18. The method of claim 17, wherein forming the integrated AMR sensor further comprises:
forming a fifth resistor having a fifth reference direction oriented at 45 degrees relative to the first reference direction, the fifth resistor having: a first magnetoresistive section having a first current flow direction oriented at the first tilt angle relative to the fifth reference direction; and a second magnetoresistive section having a second current flow direction oriented at the second tilt angle relative to the fifth reference direction;
forming a sixth resistor having a sixth reference direction perpendicular to the fifth reference direction, the sixth resistor having: a first magnetoresistive section having a first current flow direction oriented at the first oblique angle relative to the sixth reference direction; and a second magnetoresistive section having a second current flow direction oriented at the second oblique angle relative to the sixth reference direction;
forming a seventh resistor having a seventh reference direction perpendicular to the fifth reference direction, the seventh resistor having: a first magnetoresistive section having a first current flow direction oriented at the first oblique angle relative to the seventh reference direction; and a second magnetoresistive section having a second current flow direction oriented at the second oblique angle relative to the seventh reference direction; and
forming an eighth resistor having an eighth reference direction perpendicular to the seventh reference direction, the eighth resistor having: a first magnetoresistive section having a first current flow direction oriented at the first oblique angle relative to the eighth reference direction; and a second magnetoresistive section having a second current flow direction oriented at the second oblique angle relative to the eighth reference direction.
19. The method of claim 14, wherein forming the integrated AMR sensor further comprises:
a third magnetoresistive section forming the first resistor, the third magnetoresistive section having a third current flow direction oriented at zero degrees with respect to the first reference direction; and
a third magnetoresistive section forming the second resistor, the third magnetoresistive section having a third current flow direction oriented at zero degrees with respect to the second reference direction.
20. The method of claim 10, wherein calculating the estimated maximum angle error is performed by determining a magnetization vector for each magnetoresistive section that minimizes an energy of the magnetoresistive section based on:
a diagonal degaussing matrix of elemental characteristics having the dimensions of the magnetoresistive sections; and
the vector component of the external magnetic field.

* _Data provided_
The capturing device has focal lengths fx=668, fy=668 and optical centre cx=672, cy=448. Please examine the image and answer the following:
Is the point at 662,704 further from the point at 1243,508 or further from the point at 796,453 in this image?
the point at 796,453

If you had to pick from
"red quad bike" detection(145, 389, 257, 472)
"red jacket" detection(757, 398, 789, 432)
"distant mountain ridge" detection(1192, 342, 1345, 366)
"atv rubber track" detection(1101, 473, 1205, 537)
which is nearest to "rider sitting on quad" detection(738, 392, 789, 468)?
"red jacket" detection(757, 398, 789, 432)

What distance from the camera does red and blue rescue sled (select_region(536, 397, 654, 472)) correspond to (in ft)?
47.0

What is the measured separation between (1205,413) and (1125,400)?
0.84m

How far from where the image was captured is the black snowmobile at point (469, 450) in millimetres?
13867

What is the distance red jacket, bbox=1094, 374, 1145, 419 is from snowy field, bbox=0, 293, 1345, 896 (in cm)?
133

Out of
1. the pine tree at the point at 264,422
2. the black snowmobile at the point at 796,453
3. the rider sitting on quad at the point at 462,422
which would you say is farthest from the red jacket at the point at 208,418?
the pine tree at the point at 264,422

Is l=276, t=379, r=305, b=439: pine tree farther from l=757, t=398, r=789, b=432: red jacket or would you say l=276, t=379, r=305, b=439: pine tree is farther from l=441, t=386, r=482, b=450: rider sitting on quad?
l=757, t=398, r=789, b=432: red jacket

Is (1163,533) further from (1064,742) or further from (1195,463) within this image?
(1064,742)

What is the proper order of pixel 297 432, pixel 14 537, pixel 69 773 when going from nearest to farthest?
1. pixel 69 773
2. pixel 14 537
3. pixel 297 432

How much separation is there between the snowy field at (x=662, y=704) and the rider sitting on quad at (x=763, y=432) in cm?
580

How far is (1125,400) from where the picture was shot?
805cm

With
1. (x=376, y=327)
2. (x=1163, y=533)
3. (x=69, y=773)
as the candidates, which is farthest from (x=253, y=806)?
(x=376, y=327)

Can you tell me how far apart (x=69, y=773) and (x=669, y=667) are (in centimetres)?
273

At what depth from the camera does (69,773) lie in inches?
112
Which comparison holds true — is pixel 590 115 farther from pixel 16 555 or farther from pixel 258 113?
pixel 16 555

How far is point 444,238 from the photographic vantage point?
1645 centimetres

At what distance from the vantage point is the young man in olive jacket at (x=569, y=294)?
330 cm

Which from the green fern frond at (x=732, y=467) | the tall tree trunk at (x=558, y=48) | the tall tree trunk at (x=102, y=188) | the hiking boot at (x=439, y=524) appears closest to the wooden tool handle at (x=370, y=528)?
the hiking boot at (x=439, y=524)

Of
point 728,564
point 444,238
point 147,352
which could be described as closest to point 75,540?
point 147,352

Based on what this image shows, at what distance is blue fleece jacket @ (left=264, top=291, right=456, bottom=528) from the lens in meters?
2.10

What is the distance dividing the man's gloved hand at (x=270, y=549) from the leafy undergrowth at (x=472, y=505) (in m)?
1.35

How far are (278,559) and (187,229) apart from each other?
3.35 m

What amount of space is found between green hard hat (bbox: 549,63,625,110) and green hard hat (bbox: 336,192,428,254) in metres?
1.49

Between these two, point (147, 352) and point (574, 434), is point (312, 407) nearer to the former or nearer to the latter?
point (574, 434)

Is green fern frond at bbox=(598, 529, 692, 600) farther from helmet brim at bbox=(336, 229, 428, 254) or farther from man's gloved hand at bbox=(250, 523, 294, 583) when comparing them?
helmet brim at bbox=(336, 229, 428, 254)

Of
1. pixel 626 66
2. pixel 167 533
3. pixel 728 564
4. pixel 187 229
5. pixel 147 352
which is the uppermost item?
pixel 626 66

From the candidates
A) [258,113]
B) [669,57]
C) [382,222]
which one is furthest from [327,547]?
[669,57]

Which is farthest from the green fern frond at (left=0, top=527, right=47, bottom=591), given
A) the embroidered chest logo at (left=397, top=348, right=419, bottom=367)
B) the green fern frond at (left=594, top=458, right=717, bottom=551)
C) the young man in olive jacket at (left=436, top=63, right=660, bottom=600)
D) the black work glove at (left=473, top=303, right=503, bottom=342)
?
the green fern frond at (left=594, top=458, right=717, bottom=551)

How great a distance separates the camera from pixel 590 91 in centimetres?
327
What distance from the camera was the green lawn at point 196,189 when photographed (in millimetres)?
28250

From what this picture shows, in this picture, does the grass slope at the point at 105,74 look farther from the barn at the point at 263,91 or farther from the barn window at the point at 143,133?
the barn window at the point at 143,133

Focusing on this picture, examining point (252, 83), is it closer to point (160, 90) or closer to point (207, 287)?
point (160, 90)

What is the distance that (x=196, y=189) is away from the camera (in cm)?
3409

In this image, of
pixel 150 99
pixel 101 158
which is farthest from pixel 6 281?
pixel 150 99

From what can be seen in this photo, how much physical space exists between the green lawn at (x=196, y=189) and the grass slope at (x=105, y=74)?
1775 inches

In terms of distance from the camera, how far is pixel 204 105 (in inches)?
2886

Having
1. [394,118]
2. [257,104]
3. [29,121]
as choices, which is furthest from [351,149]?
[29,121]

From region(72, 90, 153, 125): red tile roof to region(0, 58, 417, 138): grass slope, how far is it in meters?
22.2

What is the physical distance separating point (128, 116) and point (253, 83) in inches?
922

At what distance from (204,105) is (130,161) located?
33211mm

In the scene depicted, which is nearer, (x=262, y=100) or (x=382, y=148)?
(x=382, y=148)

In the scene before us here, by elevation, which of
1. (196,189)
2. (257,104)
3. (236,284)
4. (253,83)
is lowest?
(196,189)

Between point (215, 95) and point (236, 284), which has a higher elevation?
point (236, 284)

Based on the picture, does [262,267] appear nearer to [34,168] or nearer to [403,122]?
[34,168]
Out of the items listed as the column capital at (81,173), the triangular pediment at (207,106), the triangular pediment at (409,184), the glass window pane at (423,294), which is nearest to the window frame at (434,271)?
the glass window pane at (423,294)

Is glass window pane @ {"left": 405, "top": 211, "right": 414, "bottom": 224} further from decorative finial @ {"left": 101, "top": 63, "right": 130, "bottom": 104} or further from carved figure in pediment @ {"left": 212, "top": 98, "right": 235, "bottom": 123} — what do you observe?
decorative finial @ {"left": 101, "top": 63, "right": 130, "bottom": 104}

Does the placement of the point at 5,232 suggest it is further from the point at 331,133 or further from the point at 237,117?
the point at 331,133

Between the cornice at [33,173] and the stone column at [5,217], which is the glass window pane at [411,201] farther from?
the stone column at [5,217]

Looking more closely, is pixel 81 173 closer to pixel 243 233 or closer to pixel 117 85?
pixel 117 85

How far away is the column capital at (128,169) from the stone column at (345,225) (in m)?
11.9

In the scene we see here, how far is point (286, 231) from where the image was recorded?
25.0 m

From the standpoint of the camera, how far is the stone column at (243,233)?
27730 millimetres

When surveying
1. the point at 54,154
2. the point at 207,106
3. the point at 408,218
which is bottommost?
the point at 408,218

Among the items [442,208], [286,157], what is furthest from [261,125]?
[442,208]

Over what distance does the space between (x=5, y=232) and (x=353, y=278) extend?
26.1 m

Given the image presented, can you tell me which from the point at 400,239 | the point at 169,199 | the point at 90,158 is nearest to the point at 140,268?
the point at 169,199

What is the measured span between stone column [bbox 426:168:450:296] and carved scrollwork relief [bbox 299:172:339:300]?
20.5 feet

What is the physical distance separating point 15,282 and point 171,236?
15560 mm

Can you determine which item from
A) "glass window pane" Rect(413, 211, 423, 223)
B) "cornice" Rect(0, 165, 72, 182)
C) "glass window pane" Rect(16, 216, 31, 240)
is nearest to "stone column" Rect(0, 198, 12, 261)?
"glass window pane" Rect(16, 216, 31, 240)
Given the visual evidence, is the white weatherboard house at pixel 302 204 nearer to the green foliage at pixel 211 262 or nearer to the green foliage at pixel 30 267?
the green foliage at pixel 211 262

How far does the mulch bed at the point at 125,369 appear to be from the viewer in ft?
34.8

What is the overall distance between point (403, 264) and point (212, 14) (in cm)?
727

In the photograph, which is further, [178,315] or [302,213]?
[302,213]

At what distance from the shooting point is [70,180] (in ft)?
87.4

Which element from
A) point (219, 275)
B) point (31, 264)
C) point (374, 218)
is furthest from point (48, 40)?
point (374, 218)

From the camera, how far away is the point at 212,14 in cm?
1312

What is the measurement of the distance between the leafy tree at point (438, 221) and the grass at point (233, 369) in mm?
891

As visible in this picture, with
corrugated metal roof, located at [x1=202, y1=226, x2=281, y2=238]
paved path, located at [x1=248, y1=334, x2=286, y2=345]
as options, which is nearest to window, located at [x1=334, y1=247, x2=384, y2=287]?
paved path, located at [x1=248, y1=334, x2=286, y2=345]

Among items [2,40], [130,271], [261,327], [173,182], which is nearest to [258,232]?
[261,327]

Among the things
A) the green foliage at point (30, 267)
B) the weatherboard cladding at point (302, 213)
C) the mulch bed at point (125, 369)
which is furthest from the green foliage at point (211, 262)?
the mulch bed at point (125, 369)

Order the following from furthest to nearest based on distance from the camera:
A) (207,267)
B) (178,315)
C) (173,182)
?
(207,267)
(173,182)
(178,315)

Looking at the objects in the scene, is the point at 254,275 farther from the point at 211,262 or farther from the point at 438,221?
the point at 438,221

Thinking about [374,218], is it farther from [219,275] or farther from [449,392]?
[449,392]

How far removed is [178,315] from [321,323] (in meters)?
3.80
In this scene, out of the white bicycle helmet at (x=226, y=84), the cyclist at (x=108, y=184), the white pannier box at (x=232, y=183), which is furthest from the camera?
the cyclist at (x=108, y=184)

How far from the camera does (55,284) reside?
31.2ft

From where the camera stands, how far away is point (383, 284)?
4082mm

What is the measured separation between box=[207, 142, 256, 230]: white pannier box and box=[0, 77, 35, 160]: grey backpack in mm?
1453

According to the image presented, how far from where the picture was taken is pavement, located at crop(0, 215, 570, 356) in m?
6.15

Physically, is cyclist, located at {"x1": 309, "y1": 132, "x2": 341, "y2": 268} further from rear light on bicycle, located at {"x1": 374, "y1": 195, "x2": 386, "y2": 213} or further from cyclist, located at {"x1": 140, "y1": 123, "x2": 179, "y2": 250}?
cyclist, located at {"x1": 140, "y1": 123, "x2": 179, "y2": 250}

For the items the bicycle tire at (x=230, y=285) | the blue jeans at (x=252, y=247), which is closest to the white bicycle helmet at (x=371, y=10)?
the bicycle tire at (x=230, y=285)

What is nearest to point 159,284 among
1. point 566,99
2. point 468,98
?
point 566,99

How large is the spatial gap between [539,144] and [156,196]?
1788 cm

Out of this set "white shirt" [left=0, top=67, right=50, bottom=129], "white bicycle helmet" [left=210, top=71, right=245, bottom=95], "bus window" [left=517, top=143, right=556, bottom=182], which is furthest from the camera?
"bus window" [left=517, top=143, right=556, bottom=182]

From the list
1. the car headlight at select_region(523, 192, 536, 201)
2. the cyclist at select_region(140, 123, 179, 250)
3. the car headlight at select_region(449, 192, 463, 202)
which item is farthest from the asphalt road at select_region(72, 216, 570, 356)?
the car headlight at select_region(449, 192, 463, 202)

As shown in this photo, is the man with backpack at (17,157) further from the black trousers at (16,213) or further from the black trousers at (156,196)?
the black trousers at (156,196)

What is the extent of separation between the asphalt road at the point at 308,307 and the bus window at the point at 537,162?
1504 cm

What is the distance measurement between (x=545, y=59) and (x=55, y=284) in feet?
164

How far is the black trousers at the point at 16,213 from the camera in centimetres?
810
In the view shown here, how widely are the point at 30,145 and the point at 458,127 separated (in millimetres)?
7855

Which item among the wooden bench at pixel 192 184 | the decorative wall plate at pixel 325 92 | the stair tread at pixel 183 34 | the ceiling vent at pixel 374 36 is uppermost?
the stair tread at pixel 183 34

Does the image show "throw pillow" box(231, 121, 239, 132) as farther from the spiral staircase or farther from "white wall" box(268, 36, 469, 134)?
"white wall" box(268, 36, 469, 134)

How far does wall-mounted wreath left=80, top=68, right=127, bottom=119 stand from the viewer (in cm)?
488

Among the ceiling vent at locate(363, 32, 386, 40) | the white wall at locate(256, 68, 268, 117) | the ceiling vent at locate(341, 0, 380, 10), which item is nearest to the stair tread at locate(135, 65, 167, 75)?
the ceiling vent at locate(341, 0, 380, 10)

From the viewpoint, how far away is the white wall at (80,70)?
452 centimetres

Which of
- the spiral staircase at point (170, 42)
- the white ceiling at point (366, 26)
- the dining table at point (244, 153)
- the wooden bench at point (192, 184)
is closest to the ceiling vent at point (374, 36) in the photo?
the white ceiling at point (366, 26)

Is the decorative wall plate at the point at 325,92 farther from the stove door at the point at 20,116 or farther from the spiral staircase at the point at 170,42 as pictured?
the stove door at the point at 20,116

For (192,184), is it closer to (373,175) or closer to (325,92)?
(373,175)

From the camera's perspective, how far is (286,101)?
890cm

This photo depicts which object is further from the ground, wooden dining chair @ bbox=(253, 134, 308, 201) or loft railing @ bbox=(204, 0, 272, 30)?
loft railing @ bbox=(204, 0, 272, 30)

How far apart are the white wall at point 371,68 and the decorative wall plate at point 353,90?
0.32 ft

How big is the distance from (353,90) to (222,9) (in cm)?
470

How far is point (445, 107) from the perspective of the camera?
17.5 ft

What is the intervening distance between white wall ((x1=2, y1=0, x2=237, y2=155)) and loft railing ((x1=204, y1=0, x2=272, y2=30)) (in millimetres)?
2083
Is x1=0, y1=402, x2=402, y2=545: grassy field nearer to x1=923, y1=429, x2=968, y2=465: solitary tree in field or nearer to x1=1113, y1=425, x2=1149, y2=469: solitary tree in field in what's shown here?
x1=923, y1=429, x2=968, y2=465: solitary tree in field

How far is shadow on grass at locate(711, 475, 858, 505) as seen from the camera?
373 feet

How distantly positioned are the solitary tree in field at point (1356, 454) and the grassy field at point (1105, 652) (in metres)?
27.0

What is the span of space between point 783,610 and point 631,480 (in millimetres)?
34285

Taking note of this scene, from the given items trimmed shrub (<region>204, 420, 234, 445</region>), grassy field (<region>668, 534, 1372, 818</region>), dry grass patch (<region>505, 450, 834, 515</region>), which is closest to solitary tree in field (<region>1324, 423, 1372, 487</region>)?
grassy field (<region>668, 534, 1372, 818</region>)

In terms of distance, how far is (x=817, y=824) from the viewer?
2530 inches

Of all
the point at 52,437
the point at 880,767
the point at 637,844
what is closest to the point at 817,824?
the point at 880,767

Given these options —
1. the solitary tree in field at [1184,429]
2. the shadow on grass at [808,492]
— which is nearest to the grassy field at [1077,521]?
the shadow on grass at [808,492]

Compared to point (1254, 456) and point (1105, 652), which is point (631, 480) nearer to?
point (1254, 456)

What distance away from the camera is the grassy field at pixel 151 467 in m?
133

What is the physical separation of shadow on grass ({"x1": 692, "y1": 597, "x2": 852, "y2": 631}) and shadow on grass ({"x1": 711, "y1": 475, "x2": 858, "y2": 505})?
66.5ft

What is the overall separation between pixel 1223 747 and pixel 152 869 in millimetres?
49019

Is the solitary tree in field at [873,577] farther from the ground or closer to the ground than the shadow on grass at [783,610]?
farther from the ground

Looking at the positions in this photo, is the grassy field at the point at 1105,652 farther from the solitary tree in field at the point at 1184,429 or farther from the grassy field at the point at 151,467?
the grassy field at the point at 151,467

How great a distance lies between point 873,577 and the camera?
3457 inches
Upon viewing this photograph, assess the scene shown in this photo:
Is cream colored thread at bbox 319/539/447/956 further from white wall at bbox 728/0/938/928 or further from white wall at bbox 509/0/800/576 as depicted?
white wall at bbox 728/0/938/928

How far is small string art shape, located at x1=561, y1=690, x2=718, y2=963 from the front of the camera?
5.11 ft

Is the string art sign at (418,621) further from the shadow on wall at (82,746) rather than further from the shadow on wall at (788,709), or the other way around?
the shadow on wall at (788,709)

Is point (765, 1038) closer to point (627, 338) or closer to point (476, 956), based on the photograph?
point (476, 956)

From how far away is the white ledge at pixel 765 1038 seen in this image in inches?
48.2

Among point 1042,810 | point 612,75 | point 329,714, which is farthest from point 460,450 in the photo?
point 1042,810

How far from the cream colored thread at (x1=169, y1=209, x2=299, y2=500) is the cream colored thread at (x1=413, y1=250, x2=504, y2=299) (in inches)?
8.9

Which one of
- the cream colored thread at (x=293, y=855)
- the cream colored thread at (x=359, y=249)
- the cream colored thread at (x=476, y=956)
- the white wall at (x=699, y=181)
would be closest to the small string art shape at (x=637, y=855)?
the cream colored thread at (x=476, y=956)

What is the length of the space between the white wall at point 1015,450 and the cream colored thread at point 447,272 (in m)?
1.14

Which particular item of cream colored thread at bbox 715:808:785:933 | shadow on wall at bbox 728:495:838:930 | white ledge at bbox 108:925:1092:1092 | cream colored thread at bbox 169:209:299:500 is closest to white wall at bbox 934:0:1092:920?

* _Objective_
Quote the AMR sensor claims word for word from "20. The method" to "external magnetic field.".

* _Answer to this task_
20. The method of claim 10, wherein calculating the estimated maximum angle error is performed by determining a magnetization vector for each magnetoresistive section that minimizes an energy of the magnetoresistive section based on:
a diagonal degaussing matrix of elemental characteristics having the dimensions of the magnetoresistive sections; and
the vector component of the external magnetic field.